Мы сейчас обходимся тремя склонениями, было – шесть. Почему-то у Крылова Мартышка с очками – «то к темю их прижмет, то их на хвост нанижет», к «темю», а не к темени. И у Лермонтова слово рождается «из пламя и света», а не из пламени. Что это? Обломки древних склонений. Причудливые какие-то слова типа «мать» и «дочь», у которых появляется суффикс – ер, – матери, дочери; откуда он взялся, непонятно неспециалисту. То есть все это на самом деле исторические обломки, так называемые реликты языка. Язык меняется, но почему – гадательно.

### Задания к тексту
[1] Перепишите без изменений фрагмент текста о склонениях: он начинается со слов «Мы сейчас обходимся» и заканчивается словами «почему – гадательно.».
[2] Ответьте на вопросы по тексту о склонениях.
(а) Сколько склонений было в языке раньше?
(б) Какой суффикс появляется у слов «мать» и «дочь»?
(в) Как называют такие исторические обломки?

### Фрагмент набора данных
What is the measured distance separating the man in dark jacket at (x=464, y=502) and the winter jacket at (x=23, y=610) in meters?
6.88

### Ответы к заданиям
[1]
Мы сейчас обходимся тремя склонениями, было – шесть. Почему-то у Крылова Мартышка с очками – «то к темю их прижмет, то их на хвост нанижет», к «темю», а не к темени. И у Лермонтова слово рождается «из пламя и света», а не из пламени. Что это? Обломки древних склонений. Причудливые какие-то слова типа «мать» и «дочь», у которых появляется суффикс – ер, – матери, дочери; откуда он взялся, непонятно неспециалисту. То есть все это на самом деле исторические обломки, так называемые реликты языка. Язык меняется, но почему – гадательно.

[2]
(а) Шесть.
(б) Суффикс -ер.
(в) Реликты языка.